Copy out every one of the records below, replacing each "camera" with "observer" and leaving everything else unchanged.
══ DATASET RECORDS ══
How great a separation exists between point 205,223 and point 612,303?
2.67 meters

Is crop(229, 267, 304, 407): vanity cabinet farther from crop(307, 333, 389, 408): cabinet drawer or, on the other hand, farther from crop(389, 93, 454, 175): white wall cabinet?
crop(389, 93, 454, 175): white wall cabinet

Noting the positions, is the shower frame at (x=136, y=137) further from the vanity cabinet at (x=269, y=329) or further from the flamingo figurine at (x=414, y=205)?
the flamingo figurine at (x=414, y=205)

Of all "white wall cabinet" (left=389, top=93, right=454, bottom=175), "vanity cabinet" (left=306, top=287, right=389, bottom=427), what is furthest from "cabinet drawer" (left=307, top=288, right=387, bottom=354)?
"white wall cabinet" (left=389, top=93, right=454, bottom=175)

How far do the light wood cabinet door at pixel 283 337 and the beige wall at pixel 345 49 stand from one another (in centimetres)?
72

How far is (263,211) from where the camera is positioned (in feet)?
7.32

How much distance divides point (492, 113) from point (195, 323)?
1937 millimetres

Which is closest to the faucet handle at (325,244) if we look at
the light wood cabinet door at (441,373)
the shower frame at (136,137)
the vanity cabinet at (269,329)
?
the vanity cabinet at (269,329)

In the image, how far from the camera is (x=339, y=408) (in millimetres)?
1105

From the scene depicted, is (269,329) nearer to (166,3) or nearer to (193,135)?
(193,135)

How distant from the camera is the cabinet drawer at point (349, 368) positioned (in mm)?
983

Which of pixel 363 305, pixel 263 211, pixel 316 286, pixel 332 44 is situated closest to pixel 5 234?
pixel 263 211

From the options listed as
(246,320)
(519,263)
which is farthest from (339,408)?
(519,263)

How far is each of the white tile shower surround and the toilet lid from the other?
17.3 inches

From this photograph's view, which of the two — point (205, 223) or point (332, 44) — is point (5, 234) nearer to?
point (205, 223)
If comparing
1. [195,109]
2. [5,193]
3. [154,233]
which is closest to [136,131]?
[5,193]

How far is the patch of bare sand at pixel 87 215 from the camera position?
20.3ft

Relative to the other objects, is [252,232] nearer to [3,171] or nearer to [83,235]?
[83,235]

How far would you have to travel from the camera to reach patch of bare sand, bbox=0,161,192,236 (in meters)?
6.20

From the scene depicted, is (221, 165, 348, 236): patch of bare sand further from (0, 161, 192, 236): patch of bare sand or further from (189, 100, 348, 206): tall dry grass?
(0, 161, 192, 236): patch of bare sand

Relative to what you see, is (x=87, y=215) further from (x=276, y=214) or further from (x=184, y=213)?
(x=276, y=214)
═══
#### [RESULT OF THE EXERCISE]
How great a separation exists between point 205,223 and point 612,303?
2.67 meters

Is crop(229, 267, 304, 407): vanity cabinet farther from crop(307, 333, 389, 408): cabinet drawer or, on the other hand, farther from crop(389, 93, 454, 175): white wall cabinet?
crop(389, 93, 454, 175): white wall cabinet

Noting the positions, is the shower frame at (x=136, y=137) further from the vanity cabinet at (x=269, y=329) or further from the flamingo figurine at (x=414, y=205)?
the flamingo figurine at (x=414, y=205)

Of all "white wall cabinet" (left=389, top=93, right=454, bottom=175), "vanity cabinet" (left=306, top=287, right=389, bottom=427), what is furthest from "cabinet drawer" (left=307, top=288, right=387, bottom=354)?
"white wall cabinet" (left=389, top=93, right=454, bottom=175)

How far do the light wood cabinet door at pixel 283 337 and the beige wall at pixel 345 49 stand from one another (in centimetres)?
72

How far is (263,211) from where the observer is positioned (in feet)?
7.32

How much distance divides point (492, 113) from point (195, 323)?
1937 millimetres

Which is closest to the faucet handle at (325,244) if we look at
the light wood cabinet door at (441,373)
the shower frame at (136,137)
the vanity cabinet at (269,329)
?
the vanity cabinet at (269,329)

In the image, how far from the observer is (x=339, y=408) (in millimetres)?
1105

From the scene depicted, is (269,329) nearer to (166,3) or nearer to (193,135)?
(193,135)

How distant from the observer is the cabinet drawer at point (349, 368) positioned (in mm)?
983

Which of pixel 363 305, pixel 263 211, pixel 316 286, pixel 332 44 is situated closest to pixel 5 234?
pixel 263 211

From the options listed as
(246,320)
(519,263)
which is farthest from (339,408)?
(519,263)

How far is each of the white tile shower surround and the toilet lid from the other?
17.3 inches

From this photograph's view, which of the two — point (205, 223) or point (332, 44) — is point (5, 234) nearer to?
point (205, 223)
If comparing
1. [195,109]
2. [5,193]
3. [154,233]
which is closest to [136,131]?
[5,193]

How far is the patch of bare sand at pixel 87 215 from the observer position?
20.3ft

Relative to the other objects, is [252,232] nearer to [3,171] or nearer to [83,235]?
[83,235]

How far would you have to travel from the observer to reach patch of bare sand, bbox=0,161,192,236 (in meters)?
6.20

From the scene depicted, is (221, 165, 348, 236): patch of bare sand further from (0, 161, 192, 236): patch of bare sand or further from (189, 100, 348, 206): tall dry grass?
(0, 161, 192, 236): patch of bare sand

Relative to what you see, is (x=87, y=215) further from (x=276, y=214) or further from (x=184, y=213)?
(x=276, y=214)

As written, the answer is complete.